Objetivo del ejercicio
Identifica en las entradas cada línea donde aparezca la palabra "wooden" y cópiala completa.
====== Material proporcionado
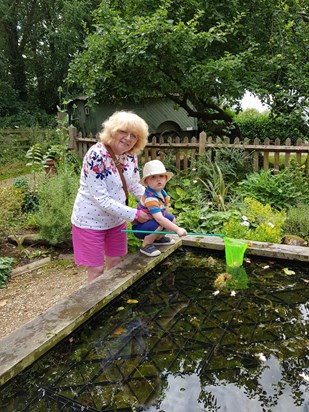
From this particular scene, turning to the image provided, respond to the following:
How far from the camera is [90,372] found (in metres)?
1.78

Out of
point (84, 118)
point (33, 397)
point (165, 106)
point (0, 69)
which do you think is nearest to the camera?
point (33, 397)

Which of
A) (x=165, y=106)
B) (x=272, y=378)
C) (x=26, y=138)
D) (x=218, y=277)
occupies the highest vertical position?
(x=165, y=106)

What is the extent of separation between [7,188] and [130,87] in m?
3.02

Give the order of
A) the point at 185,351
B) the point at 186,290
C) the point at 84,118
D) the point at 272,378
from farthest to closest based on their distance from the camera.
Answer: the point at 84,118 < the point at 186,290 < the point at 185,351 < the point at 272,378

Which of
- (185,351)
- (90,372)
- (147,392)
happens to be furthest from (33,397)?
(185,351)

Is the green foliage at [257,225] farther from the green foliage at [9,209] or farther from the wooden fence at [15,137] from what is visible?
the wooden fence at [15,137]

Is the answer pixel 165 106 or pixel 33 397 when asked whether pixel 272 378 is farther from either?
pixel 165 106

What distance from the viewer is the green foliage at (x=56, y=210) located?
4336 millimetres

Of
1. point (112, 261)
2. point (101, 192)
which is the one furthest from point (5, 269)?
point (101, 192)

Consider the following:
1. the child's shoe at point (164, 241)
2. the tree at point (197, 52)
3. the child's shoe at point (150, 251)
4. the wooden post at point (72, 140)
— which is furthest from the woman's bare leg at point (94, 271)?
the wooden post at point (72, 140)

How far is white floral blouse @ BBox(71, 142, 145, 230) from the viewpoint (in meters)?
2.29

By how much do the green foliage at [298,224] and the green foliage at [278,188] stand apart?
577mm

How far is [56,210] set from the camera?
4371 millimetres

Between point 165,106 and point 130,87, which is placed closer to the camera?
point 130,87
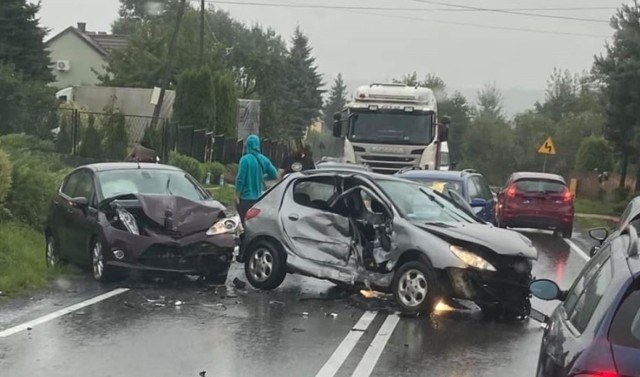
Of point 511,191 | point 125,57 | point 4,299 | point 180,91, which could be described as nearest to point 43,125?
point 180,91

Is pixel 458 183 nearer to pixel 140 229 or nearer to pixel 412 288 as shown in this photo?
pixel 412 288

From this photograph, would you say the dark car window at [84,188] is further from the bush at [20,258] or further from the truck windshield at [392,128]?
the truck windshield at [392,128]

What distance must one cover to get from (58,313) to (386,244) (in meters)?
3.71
============
====== Material proporcionado
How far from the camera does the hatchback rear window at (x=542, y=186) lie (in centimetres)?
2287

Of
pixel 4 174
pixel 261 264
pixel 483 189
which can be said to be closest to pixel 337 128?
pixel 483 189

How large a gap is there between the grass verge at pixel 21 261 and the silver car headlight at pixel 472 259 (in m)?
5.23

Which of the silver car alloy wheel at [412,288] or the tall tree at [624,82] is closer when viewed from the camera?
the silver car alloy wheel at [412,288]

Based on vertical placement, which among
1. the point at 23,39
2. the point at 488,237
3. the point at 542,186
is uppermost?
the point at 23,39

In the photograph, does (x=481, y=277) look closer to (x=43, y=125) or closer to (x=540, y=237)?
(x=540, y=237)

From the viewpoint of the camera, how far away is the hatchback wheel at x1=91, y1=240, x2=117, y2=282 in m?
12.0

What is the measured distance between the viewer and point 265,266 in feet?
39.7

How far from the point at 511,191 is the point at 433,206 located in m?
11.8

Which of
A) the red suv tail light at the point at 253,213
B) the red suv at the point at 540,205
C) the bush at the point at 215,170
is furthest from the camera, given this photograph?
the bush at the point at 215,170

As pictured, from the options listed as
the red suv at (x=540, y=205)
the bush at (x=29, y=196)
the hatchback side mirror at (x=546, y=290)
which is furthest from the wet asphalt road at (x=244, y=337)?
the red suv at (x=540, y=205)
============
Solución detallada
Is the green foliage at [257,225] farther from the green foliage at [9,209] or farther from the wooden fence at [15,137] from what is visible?
the wooden fence at [15,137]
4. the wooden post at point (72, 140)
the wooden post at point (72, 140)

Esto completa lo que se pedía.